Sunday, June 14, 2009

PS3 - Cell B.E. and GNU Octave

For the past two weeks I have been compiling GNU gcc and octave in Yellow Dog Linux on my Playstation 3. For what ever reason, they both the up-to-date version of gcc 4.4.3 and octave, from a svn branch, both absolutely fail to compile.

Previously I was able to get these to work in my Gentoo install on the same system with little to no fuss at all. It seems like something is really broken in gcc on Yellow Dog Linux.

Why would I be wanting to do this on a Playstation 3 you might ask?

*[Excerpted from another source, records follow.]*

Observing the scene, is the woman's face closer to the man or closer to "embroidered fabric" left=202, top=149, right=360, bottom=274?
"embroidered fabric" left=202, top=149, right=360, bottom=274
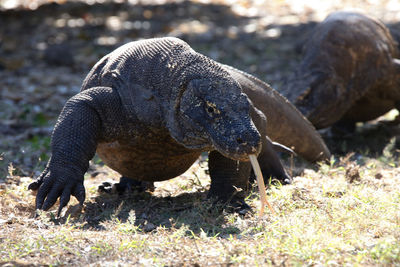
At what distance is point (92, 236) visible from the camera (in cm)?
314

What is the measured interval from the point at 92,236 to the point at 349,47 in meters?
4.26

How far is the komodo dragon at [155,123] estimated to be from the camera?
3344mm

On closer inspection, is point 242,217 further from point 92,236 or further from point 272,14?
point 272,14

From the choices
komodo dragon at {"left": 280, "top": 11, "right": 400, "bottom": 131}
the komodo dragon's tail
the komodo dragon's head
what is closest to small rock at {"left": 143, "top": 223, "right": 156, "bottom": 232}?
the komodo dragon's head

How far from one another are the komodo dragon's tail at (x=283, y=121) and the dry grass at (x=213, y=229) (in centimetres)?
82

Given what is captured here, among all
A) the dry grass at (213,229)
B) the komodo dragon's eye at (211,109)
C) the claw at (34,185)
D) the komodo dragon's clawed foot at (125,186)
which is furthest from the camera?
the komodo dragon's clawed foot at (125,186)

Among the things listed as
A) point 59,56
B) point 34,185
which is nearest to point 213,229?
point 34,185

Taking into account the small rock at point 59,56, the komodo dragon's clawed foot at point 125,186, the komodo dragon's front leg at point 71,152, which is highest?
the komodo dragon's front leg at point 71,152

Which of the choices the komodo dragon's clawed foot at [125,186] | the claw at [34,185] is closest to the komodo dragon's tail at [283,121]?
the komodo dragon's clawed foot at [125,186]

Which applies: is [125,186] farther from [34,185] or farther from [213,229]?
[213,229]

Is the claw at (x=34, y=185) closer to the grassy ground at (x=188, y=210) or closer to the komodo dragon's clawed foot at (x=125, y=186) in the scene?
the grassy ground at (x=188, y=210)

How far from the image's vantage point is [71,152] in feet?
11.9

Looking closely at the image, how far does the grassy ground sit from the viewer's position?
2.82 m

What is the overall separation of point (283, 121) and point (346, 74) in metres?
1.49
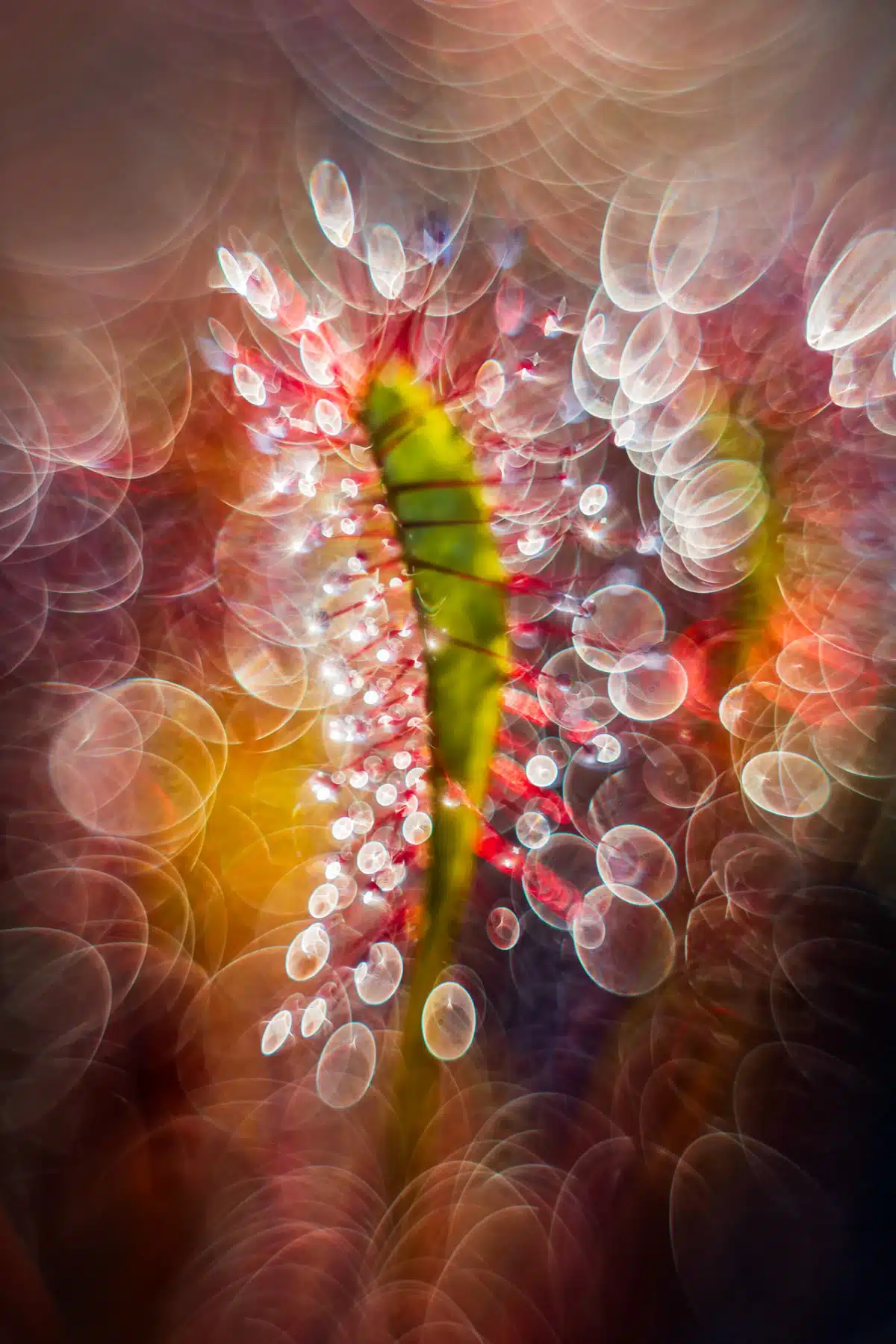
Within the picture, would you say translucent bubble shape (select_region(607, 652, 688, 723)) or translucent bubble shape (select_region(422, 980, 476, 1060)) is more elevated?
translucent bubble shape (select_region(607, 652, 688, 723))

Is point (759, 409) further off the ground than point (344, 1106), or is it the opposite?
point (759, 409)

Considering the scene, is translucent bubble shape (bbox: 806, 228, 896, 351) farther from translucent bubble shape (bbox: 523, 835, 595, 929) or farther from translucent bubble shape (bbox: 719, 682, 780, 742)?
translucent bubble shape (bbox: 523, 835, 595, 929)

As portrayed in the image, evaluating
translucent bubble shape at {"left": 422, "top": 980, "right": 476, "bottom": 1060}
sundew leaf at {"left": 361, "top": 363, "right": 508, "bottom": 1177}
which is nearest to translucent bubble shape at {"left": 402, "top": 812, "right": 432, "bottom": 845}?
sundew leaf at {"left": 361, "top": 363, "right": 508, "bottom": 1177}

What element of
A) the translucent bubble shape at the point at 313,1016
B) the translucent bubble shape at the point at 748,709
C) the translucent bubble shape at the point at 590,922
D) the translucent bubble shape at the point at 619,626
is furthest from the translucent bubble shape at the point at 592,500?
the translucent bubble shape at the point at 313,1016

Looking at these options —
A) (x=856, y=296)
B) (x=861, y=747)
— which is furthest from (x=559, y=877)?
(x=856, y=296)

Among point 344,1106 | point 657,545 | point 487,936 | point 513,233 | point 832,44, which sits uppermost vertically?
point 832,44

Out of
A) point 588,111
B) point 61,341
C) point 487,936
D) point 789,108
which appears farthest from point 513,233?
point 487,936

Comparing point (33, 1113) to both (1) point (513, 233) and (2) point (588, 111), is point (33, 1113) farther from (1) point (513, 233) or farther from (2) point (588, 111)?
(2) point (588, 111)
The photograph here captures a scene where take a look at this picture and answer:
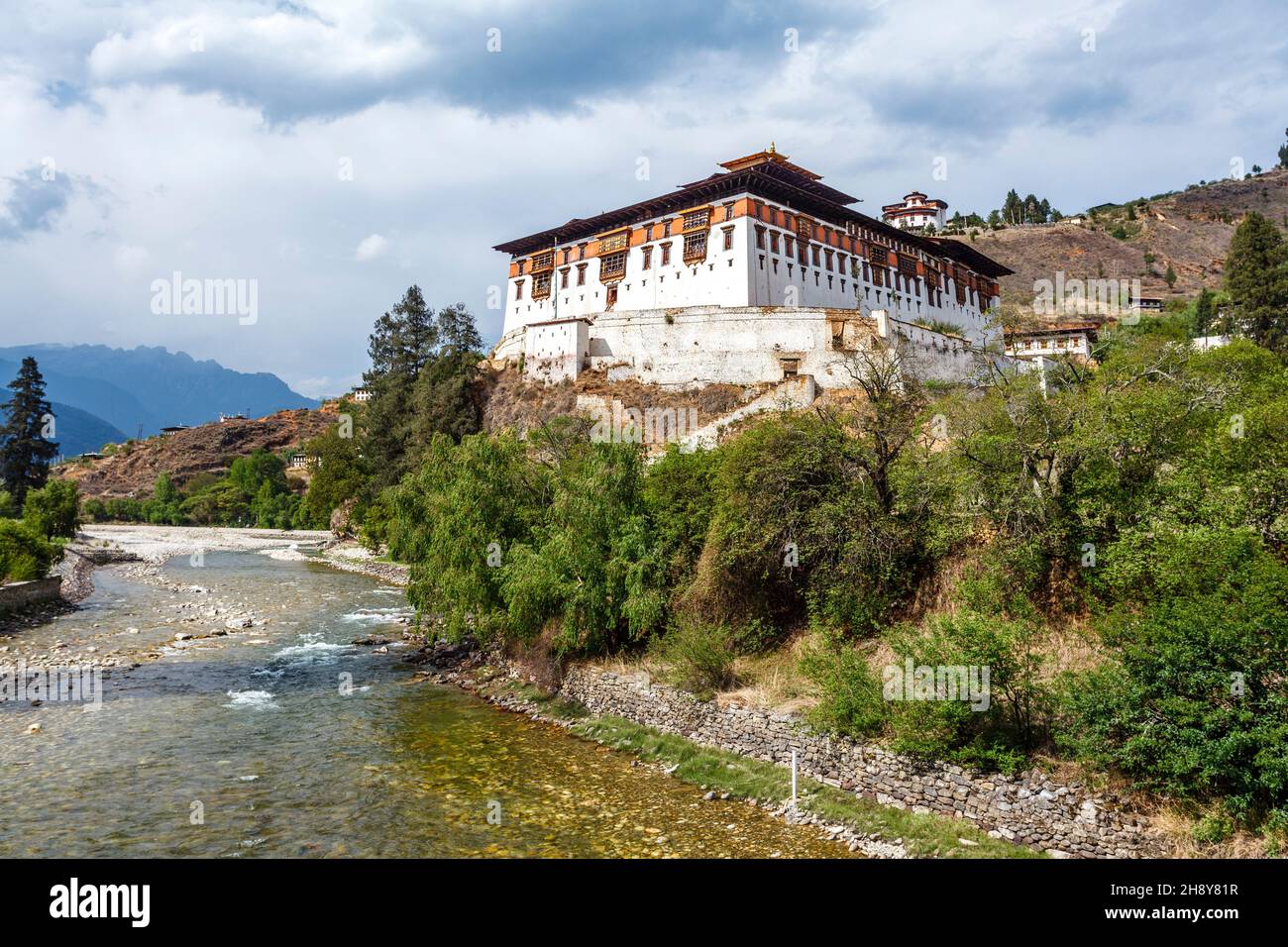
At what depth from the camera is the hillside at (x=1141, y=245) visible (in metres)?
117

See http://forum.beyond3d.com/showthread.php?t=43137 -
"Sony Computer Entertainment Inc. contributed Vector Math library and SIMD math library as open source under the BSD license. Bullet physics SDK will be the main repository. Vector Math was previously only available to licensed PlayStation 3 developers."
For more up to date info, and white papers on the Cell B.E. I have been reading here as well - http://www.ibm.com/developerworks/power/cell/ -
"The Cell/B.E.™ resource center is a good starting point for developers looking for information about IBM Cell/B.E. technology-based software."

"Both libraries are optimized for Cell PPU and SPU, but also provide portable scalar version. This includes PS3 Linux and Cell Blade support. A SSE x86 version of Vector Math has been contributed by Richard Foster."

The PS3 has some amazing capabilities for vectorized mathmatics, I would like to tap into these capabilities to create an octave capable PS3 cluster, then document how it was done so that Universities and poor countries would be able to follow in using the cheap ultra fast power of the Cell Broadband Engine for research.

But given the lack of functions from YDL I might have to switch back to Gentoo which has less built in bang for the buck, and takes a lot more time to setup, but at least the compilers worked!

I ran a copy of obench.m from http://www.reimeika.ca/marco/obench/ and the results without SPU/SPE support were un surprisingly slow. But for what ever reason, Yellow Dog refuses to compile anything useful without maximal effort.

If I figure this out I will be sure to post how I got it working later in this blog.